## 4 Prisoners

The end of the 100 Prisoners post asked if there is a way to show that there does not exist a strategy that meets the coupon collector lower bound for release when there are $N > 3$ prisoners.

Let’s first establish strategies for $N \leq 3$. Note that for $N = 1$, the prisoner can declare victory on the first day, which trivially meets the coupon collector lower bound. Similarly, for $N = 2$, the first time a new prisoner enters after the first day, the prisoner can declare victory since there is only one other prisoner, who entered on the first day. Again, this trivially meets the coupon collector bound.

For $N = 3$, we actually need to use the light switch. On day 1, the first prisoner turns the light switch off. The next new prisoner (second prisoner) to enter turns the light switch on. The next new prisoner (third prisoner) to see the light switch on declares victory. Once again, this meets the coupon collector lower bound.

Why don’t we have luck for $N = 4$? We can arrive at it by contradiction: suppose there is a strategy that meets the coupon collector lower bound. Note that this requires the fourth prisoner to be able to determine based on the time of first entry and by looking at the light bulb whether or not he is the fourth prisoner. Without the light switch, all a new prisoner knows for any time $t \geq 4$ days is that he is not the first prisoner.

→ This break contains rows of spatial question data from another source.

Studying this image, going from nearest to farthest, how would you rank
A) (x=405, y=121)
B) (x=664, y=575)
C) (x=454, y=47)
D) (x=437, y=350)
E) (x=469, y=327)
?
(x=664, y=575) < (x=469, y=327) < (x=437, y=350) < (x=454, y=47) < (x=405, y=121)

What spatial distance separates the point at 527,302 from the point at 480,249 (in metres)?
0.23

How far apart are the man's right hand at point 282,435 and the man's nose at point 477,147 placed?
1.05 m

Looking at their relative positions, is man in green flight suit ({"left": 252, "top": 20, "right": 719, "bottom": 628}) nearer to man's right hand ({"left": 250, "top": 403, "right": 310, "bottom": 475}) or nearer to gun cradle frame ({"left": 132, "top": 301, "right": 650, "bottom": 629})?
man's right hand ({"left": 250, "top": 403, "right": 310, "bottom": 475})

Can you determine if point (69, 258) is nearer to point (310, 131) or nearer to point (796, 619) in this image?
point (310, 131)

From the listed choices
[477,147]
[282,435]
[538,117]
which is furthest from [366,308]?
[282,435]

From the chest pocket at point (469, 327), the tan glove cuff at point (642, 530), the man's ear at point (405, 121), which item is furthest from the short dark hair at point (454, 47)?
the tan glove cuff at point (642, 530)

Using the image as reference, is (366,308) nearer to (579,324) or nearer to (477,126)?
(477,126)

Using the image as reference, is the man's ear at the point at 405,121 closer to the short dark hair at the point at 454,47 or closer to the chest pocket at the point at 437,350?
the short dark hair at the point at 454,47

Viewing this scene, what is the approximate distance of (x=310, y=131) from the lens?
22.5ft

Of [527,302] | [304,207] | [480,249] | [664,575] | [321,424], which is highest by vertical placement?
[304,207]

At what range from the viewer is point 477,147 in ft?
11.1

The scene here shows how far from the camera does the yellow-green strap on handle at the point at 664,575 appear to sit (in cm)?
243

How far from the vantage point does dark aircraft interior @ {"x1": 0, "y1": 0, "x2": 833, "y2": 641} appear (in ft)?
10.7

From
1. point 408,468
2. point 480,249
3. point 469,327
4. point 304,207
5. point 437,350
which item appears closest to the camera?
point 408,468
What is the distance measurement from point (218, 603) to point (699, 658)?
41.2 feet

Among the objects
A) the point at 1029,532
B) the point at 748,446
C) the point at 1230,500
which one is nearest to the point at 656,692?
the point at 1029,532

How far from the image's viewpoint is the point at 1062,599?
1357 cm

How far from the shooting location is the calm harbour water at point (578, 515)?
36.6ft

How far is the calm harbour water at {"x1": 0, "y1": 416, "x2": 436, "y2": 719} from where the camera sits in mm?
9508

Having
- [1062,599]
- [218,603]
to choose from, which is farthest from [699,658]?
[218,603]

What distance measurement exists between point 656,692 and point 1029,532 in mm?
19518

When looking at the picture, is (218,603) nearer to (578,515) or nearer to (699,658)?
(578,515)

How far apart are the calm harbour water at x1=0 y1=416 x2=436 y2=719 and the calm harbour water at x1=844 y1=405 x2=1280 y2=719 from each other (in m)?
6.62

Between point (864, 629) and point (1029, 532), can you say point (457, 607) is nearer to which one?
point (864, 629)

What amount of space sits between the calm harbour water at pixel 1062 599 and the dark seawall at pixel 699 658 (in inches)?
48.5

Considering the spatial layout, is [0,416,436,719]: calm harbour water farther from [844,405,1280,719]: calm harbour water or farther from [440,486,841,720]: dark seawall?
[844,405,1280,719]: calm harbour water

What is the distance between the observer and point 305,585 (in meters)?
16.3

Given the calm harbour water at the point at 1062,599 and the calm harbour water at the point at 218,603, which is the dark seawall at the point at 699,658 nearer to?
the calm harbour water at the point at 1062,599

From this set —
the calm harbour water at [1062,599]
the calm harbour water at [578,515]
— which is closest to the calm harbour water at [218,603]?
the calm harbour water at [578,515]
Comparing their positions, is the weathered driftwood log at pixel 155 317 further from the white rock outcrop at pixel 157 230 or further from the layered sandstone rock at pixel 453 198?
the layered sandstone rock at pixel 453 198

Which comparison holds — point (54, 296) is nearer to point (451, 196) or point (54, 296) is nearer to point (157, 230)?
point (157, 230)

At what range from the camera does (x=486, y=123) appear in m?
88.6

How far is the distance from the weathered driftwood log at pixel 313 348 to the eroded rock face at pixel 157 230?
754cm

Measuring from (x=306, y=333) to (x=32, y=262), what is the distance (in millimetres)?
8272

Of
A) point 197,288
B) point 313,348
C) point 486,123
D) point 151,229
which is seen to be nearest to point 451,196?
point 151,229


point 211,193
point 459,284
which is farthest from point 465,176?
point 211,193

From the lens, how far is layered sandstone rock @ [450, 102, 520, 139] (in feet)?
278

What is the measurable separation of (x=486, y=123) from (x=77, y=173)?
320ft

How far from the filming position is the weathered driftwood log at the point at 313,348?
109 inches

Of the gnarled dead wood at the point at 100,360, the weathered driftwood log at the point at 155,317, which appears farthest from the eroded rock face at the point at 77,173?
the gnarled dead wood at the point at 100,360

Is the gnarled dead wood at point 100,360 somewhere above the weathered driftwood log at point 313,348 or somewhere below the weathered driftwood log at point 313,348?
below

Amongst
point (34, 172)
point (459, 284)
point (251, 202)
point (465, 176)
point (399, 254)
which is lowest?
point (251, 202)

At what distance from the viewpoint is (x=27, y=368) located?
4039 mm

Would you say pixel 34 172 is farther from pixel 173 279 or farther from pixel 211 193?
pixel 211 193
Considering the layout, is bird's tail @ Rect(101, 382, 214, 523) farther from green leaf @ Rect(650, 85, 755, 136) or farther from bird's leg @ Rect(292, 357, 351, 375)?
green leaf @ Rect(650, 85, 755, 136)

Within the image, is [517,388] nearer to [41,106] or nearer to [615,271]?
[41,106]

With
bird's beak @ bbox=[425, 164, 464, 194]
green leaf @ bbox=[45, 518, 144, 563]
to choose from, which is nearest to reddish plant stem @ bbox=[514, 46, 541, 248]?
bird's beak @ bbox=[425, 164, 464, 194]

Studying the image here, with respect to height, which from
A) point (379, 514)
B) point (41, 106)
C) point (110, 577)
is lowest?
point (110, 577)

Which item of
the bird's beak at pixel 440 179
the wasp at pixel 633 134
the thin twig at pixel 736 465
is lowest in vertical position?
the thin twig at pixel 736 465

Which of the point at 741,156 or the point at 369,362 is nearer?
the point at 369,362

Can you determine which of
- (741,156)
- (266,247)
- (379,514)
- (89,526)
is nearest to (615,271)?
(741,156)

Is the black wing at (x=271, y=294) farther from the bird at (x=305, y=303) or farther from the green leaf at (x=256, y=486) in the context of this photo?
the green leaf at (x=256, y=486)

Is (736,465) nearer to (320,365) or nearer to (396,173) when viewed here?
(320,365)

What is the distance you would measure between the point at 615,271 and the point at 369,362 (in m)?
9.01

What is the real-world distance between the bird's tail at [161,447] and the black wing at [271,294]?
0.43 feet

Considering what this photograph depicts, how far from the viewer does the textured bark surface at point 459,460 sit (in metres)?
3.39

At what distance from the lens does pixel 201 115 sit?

Thus, if such a strategy should work, for $t \geq 4$, the light switch should uniquely identify whether or not three other prisoners have visited the room or not.

Without loss of generality, for $t \geq 4$, the switch will be on if and only if three of the prisoners have visited the room already. Suppose a prisoner enters the room for the first time on some day $t \geq 4$. If the light switch is off, then the prisoner must set the switch for the next day. However, the only information available to the prisoner is $t$ and the position of the switch, which indicates that either one or two prisoners have visited the room previously. If the prisoner sets the switch to on, and only one prisoner had visited the room before, the switch was set incorrectly. On the other hand, if the prisoner sets the switch to off, and two prisoners had visited the room before, the switch was also set incorrectly. Thus, we have arrived at a contradiction, and no strategy can achieve the coupon collector lower bound. Calculating an expected lower bound based on this argument and extending the argument to all $N > 3$ are left as exercises.

While the above argument indicates that the coupon collector lower bound is not tight for $N = 4$, it does not say whether the strategy given in the previous post is the best one can do. In fact, it is not, and what follows is a better strategy. Now, the light switch is used to indicate whether there have been an even or odd number of visitors to the room. The first visitor to the room switches it on, and on any prisoner’s first visit to the room thereafter changes the state of light switch:

1st prisoner changes the switch to ‘on’
2nd prisoner enters for the first time with the switch ‘on’ and changes it to ‘off’
3rd prisoner enters for the first time with the switch ‘off’ and changes it to ‘on’
4th prisoner enters for the first time with the switch ‘on’ and changes it to ‘off’

Note that since the third prisoner is only person to see the light switch off on his first time in the room, he can uniquely identify that there is only one prisoner left, and the next time he enters the room and sees the switch is off, he can declare victory. Likewise, if the first or second prisoner reenter the room after the third prisoner and before the fourth prisoner, then he can also figure out that there is only one prisoner left and can declare victory the next time he sees the switch off. It turns out the probability that both of them visit, which results in an expected time to release of

4/3 + $\mathbb{E}$ [coupon collector],

is 1/3; the probability only one of then visits, which results in an expected time to release of

2 + $\mathbb{E}$ [coupon collector],

is 1/3; and the probability that neither visits, which results in an expected time to release of

4 + $\mathbb{E}$ [coupon collector],

is 1/3. Thus, the expected time to release is $\frac{22}{9} + \mathbb{E}$ [coupon collector], where $\mathbb{E}$ [coupon collector] $= \frac{25}{3}$. This drops the expected time after coupon collector from $12$ to about $2.4$. Of course, we are taking advantage of the the fact that the number of prisoners is so small. I suspect it will be more difficult to make such pronounced improvements over the earlier strategy for larger $N$.